Isis se acercó a su lado y con la mirada fija en los papiros empezó a escuchar sus explicaciones. Estaba escrito de derecha a izquierda, divididos ambos en seis escenas. Isis se quedó mirando la última del primer papiro. Allí estaba Osiris sentado en un trono, ella y su hermana a cada lado, y ante ellos una balanza, en un platillo el corazón y en otro una pluma.  

–  La Sala de las Dos Verdades – le indicó Toth, haciendo referencia a la escena que estaba mirando –. Allí entrarán en la sexta hora los que han muerto. Ahora déjame explicarte lo demás.

Isis asintió, atenta a cada palabra de lo que le contaba. Aquello era lo que le había pedido desde el primer día. Los dos papiros se extendían doce codos por uno de alto. Había doce escenas, seis en cada uno, por las doce horas de la noche en que los difuntos considerados justos podrían acceder al reino de Osiris. Cada hora tendrían que pasar por una puerta tras responder correctamente a las preguntas que les hicieran sus guardias. Si no sabían la respuesta, no podrían seguir avanzando y serían condenados a desaparecer.

La primera escena era un punto de transición que tras cruzar la falsa puerta de la tumba, se encontraban con un vano custodiado por dos estatuas de un chacal. Isis sonrió.

–  Anubis protegerá la entrada al mundo del Amduat – le explicó Toth –. Mediante estas estatuas vigilará a todos aquellos que crucen a través de la puerta de su tumba. Si hay alguien que no se merezca estar allí, que él considere de antemano que es injusto, le negará cruzar la primera puerta.  

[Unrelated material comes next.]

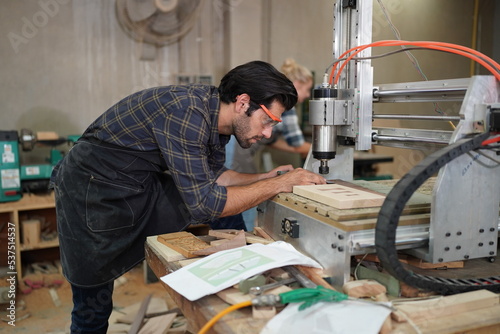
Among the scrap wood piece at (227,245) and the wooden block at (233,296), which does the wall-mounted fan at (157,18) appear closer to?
the scrap wood piece at (227,245)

Isis fue guiándose por los dibujos de los papiros gracias a las palabras de Toth y las que estaban escritas al lado de los personajes y las respuestas que serían las adecuadas. Tras la primera puerta nacía un río a imagen del Nilo, y ahí esperaban cientos de barcas para los difuntos que Anubis había seleccionado. Los condenados habían sido devorados por sus perros.